- Task instructions -
Take the line containing "In the scene, does" and every line after it in the data below, and print them exactly as given, with nothing else.

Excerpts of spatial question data
• • • • •

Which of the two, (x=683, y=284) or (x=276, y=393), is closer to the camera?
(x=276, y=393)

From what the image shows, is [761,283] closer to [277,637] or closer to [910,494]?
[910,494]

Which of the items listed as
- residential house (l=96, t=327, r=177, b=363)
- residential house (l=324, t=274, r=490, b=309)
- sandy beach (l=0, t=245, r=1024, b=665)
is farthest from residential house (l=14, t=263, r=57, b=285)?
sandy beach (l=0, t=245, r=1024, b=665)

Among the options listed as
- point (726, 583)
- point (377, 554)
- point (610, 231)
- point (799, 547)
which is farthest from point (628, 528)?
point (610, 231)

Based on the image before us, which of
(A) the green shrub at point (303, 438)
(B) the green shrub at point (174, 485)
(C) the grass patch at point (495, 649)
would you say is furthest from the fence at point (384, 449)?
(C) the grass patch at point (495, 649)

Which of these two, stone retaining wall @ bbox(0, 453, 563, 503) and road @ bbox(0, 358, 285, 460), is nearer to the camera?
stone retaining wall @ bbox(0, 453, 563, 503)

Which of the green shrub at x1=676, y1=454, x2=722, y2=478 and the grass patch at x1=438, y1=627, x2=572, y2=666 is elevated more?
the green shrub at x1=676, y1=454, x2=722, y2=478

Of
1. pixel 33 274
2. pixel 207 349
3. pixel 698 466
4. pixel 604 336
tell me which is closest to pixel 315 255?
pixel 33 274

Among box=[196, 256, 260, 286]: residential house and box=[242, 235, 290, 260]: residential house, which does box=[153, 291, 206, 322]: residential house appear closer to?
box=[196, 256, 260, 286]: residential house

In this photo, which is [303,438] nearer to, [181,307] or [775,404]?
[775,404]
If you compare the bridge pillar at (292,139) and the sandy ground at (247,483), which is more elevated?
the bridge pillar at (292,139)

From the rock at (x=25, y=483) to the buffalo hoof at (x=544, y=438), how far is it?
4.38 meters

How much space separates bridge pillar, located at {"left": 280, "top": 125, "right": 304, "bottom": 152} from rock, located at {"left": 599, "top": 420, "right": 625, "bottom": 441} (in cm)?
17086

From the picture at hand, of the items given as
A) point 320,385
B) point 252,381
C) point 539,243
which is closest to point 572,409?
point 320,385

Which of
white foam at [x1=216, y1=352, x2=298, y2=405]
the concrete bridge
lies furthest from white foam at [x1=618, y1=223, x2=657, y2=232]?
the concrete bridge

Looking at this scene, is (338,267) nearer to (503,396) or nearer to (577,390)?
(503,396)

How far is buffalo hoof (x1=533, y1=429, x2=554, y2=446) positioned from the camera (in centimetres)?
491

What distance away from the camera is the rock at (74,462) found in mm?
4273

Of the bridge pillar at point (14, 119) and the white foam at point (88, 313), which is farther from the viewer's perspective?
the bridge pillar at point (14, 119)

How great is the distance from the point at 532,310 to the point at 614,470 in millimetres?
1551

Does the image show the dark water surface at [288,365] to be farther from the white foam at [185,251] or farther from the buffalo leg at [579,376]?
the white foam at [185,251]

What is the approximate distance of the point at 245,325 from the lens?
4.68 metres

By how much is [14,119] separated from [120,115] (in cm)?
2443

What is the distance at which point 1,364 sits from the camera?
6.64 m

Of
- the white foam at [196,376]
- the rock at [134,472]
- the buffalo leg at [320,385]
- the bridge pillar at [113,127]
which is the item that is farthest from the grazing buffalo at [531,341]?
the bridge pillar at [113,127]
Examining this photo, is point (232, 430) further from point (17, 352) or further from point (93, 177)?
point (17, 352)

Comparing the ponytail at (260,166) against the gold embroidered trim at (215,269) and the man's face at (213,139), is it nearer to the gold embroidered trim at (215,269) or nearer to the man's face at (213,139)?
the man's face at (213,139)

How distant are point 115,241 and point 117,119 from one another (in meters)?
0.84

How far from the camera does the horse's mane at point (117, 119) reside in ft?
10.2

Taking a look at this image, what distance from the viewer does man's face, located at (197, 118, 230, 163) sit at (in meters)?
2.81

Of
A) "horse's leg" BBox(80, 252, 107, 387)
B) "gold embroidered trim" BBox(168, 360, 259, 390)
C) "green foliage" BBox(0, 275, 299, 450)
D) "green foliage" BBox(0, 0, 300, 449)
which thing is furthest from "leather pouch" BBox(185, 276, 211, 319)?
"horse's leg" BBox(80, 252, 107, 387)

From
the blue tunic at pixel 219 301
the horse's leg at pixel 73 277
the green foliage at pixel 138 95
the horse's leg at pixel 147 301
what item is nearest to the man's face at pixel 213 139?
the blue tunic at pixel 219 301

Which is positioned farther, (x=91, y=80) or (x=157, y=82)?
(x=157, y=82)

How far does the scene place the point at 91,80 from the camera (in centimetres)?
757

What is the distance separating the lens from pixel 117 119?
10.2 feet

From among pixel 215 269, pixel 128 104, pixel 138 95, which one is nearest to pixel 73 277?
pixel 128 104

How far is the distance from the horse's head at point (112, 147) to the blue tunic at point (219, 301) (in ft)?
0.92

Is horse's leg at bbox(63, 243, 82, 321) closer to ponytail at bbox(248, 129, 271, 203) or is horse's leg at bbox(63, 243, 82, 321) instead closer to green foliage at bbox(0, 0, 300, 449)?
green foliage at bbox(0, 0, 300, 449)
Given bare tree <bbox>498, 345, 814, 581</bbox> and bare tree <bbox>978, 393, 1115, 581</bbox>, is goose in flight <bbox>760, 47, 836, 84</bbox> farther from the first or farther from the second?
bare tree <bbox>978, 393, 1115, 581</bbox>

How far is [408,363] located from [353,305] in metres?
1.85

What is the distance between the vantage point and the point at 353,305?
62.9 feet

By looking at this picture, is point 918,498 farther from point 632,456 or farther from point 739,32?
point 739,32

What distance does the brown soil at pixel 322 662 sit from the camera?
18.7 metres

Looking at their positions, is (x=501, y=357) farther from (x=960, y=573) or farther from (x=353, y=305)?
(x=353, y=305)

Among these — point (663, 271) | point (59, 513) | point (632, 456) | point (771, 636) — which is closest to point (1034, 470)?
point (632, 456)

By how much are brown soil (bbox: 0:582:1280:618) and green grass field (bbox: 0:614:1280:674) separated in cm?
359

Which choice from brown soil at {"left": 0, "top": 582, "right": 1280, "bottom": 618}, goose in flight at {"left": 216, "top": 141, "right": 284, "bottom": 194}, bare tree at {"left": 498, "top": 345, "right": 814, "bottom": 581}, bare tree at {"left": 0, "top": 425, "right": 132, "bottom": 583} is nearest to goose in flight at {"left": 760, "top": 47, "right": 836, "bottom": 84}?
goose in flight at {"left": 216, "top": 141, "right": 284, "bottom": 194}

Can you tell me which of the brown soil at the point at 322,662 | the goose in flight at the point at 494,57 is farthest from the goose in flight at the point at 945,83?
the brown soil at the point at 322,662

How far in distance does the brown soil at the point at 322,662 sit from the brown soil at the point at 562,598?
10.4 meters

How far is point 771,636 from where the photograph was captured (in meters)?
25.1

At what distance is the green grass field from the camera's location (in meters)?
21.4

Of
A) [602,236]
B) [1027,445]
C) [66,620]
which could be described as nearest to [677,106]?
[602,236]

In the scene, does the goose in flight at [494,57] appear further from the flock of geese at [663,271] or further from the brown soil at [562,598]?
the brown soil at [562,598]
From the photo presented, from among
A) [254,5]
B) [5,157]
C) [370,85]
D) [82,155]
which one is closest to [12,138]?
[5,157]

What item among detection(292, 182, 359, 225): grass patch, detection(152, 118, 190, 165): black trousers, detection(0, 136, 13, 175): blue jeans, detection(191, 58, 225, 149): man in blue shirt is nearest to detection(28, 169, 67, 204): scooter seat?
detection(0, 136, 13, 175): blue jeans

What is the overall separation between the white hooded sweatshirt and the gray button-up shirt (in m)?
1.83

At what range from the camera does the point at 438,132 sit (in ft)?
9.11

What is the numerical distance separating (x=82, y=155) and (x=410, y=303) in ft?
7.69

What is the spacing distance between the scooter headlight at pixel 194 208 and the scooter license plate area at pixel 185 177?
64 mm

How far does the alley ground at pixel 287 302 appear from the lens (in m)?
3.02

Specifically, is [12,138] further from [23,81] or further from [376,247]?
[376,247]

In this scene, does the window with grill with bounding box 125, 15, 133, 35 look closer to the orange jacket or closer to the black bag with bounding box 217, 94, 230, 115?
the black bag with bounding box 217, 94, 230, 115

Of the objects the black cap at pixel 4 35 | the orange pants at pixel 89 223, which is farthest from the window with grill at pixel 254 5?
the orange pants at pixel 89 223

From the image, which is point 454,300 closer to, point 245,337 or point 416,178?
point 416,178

• • • • •

- Exercise result -
In the scene, does the goose in flight at [494,57] appear further from the flock of geese at [663,271] or further from the brown soil at [562,598]?
the brown soil at [562,598]
From the photo presented, from among
A) [254,5]
B) [5,157]
C) [370,85]
D) [82,155]
which one is closest to [12,138]?
[5,157]

What item among detection(292, 182, 359, 225): grass patch, detection(152, 118, 190, 165): black trousers, detection(0, 136, 13, 175): blue jeans, detection(191, 58, 225, 149): man in blue shirt is nearest to detection(28, 169, 67, 204): scooter seat?
detection(0, 136, 13, 175): blue jeans

What is the overall separation between the white hooded sweatshirt and the gray button-up shirt (in m)?
1.83

At what range from the camera does the point at 438,132 sit (in ft)?
9.11

What is the numerical distance separating (x=82, y=155) and (x=410, y=303) in ft?
7.69

What is the spacing distance between the scooter headlight at pixel 194 208 and the scooter license plate area at pixel 185 177?
64 mm

How far does the alley ground at pixel 287 302 appear from the lens (in m)?
3.02

Specifically, is [12,138] further from [23,81] or further from [376,247]?
[376,247]

In this scene, does the window with grill with bounding box 125, 15, 133, 35 look closer to the orange jacket or closer to the black bag with bounding box 217, 94, 230, 115?
the black bag with bounding box 217, 94, 230, 115

Of the objects the black cap at pixel 4 35 | the orange pants at pixel 89 223, which is farthest from the window with grill at pixel 254 5?
the orange pants at pixel 89 223

From the image, which is point 454,300 closer to, point 245,337 or point 416,178?
point 416,178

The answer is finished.